DATA PROVIDED —
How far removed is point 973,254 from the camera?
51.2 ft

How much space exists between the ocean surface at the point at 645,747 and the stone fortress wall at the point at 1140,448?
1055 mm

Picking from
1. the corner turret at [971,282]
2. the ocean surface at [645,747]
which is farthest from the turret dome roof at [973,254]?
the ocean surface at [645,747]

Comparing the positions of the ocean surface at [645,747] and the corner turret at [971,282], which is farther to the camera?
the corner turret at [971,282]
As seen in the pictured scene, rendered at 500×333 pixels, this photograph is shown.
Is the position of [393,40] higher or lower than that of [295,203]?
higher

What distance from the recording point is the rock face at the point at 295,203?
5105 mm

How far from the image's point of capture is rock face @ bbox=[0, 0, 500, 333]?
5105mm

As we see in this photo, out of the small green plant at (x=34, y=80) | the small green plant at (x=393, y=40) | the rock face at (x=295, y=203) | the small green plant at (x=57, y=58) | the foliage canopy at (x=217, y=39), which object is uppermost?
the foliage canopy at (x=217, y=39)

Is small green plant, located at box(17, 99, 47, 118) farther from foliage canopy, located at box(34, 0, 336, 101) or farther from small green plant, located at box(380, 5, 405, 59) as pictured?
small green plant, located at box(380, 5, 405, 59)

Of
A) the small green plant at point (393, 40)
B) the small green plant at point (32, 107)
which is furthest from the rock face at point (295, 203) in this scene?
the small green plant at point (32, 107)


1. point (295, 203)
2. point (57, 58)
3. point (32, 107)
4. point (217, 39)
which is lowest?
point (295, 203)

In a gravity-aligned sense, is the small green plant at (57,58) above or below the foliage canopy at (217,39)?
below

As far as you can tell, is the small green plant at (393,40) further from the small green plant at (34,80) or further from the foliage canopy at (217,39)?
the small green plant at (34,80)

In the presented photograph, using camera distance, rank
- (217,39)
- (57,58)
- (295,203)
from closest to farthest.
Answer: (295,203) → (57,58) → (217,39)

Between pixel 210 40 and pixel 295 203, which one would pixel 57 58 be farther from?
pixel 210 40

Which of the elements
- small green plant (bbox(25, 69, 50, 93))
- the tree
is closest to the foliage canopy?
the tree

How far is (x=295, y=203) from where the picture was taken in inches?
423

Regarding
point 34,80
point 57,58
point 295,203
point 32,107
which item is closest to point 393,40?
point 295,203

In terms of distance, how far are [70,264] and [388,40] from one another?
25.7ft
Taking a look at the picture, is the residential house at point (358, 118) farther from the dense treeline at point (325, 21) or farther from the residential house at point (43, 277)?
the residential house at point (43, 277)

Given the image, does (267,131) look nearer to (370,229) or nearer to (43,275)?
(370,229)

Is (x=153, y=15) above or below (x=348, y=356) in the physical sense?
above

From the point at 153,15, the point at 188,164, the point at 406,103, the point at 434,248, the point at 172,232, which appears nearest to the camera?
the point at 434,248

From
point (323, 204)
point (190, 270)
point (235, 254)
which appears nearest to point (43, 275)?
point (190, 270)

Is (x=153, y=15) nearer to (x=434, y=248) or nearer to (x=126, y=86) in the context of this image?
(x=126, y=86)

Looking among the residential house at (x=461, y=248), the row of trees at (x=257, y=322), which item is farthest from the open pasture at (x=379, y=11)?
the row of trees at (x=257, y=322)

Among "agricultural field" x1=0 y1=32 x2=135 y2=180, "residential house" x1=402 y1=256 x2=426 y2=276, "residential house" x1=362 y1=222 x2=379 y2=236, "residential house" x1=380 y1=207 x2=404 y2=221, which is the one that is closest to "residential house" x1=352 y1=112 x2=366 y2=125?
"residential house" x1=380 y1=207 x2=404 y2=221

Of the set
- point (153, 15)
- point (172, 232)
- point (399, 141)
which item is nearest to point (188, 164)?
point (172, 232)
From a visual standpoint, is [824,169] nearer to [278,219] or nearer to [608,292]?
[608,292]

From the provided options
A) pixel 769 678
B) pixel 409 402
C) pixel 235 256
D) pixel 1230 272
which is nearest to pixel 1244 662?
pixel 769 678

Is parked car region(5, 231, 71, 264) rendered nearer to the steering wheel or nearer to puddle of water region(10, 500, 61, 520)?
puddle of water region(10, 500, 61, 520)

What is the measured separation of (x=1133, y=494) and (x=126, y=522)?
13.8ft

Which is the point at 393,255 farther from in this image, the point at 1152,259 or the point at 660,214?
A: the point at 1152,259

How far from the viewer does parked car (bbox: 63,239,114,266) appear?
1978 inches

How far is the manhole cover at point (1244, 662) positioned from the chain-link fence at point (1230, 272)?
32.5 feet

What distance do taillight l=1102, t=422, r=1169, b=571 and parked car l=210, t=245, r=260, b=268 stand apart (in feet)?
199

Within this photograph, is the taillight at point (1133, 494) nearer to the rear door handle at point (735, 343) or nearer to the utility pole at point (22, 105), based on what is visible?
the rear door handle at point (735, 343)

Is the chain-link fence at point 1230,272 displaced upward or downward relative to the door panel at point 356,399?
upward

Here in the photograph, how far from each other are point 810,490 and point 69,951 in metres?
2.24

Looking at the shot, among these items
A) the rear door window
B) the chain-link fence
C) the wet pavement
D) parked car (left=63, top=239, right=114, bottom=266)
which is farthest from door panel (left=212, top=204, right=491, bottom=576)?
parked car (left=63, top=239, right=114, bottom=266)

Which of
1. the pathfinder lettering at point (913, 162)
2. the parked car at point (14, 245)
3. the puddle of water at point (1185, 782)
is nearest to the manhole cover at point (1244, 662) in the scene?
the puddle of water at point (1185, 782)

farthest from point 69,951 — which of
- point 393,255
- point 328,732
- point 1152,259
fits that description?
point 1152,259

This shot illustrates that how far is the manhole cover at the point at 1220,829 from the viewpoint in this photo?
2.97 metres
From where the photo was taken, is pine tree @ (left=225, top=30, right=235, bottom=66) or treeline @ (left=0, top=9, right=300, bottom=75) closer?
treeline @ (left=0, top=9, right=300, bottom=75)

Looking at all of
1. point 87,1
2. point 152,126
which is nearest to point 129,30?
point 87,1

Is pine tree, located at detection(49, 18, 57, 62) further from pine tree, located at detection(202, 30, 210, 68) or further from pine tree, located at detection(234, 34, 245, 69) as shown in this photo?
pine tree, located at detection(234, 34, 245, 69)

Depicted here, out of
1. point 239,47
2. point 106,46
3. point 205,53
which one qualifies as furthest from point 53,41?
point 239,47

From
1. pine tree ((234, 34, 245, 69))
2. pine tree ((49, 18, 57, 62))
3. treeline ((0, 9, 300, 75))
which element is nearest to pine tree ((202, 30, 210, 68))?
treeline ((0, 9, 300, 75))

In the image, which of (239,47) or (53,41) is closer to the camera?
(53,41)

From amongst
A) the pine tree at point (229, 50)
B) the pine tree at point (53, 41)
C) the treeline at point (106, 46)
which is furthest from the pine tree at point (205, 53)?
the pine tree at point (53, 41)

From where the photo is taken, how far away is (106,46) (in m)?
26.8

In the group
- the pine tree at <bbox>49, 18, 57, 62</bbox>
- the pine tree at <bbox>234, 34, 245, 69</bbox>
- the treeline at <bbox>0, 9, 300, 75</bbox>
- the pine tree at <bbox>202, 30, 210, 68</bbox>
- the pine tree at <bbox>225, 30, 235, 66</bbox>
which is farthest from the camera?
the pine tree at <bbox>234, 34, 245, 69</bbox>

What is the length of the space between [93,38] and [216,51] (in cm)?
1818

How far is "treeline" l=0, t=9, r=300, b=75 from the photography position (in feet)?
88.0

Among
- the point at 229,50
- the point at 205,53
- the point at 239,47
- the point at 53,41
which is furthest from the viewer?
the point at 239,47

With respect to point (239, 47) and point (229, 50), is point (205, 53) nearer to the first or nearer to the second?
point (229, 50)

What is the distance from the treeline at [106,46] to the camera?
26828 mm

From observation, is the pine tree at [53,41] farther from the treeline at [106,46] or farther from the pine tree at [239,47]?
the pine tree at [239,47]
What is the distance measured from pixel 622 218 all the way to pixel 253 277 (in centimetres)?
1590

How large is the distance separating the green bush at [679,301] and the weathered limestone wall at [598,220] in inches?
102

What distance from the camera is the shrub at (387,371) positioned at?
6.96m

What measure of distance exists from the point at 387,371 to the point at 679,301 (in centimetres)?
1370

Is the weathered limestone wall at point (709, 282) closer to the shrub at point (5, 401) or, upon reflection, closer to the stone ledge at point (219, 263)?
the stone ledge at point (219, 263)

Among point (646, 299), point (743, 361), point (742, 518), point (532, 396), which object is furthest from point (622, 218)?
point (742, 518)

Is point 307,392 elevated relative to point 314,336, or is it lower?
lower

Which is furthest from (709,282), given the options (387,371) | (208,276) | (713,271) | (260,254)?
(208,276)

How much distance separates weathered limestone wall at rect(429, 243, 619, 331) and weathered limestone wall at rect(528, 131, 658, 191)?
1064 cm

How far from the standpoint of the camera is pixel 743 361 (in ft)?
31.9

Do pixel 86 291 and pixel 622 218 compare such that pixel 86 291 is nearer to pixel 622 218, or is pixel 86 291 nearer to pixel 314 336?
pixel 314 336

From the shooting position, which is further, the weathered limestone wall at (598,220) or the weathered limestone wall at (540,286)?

WRITTEN PROBLEM —
Reproduce the listing above exactly from the line containing "Is the weathered" through its last line, with both of those lines included.

THE COMPLETED TASK —
Is the weathered limestone wall at point (709, 282) closer to the shrub at point (5, 401) or, upon reflection, closer to the stone ledge at point (219, 263)?
the stone ledge at point (219, 263)

Among point (646, 299), point (743, 361), point (742, 518), point (532, 396), which object is furthest from point (622, 218)?
point (742, 518)

Is point 307,392 elevated relative to point 314,336, or is it lower?
lower

Which is furthest from (709,282), given the options (387,371) | (208,276) | (713,271) | (260,254)?
(208,276)

How much distance separates weathered limestone wall at rect(429, 243, 619, 331) and weathered limestone wall at rect(528, 131, 658, 191)?
1064 cm

How far from the standpoint of the camera is pixel 743 361 (in ft)?
31.9

Do pixel 86 291 and pixel 622 218 compare such that pixel 86 291 is nearer to pixel 622 218, or is pixel 86 291 nearer to pixel 314 336?
pixel 314 336

From the shooting position, which is further, the weathered limestone wall at (598,220) or the weathered limestone wall at (540,286)?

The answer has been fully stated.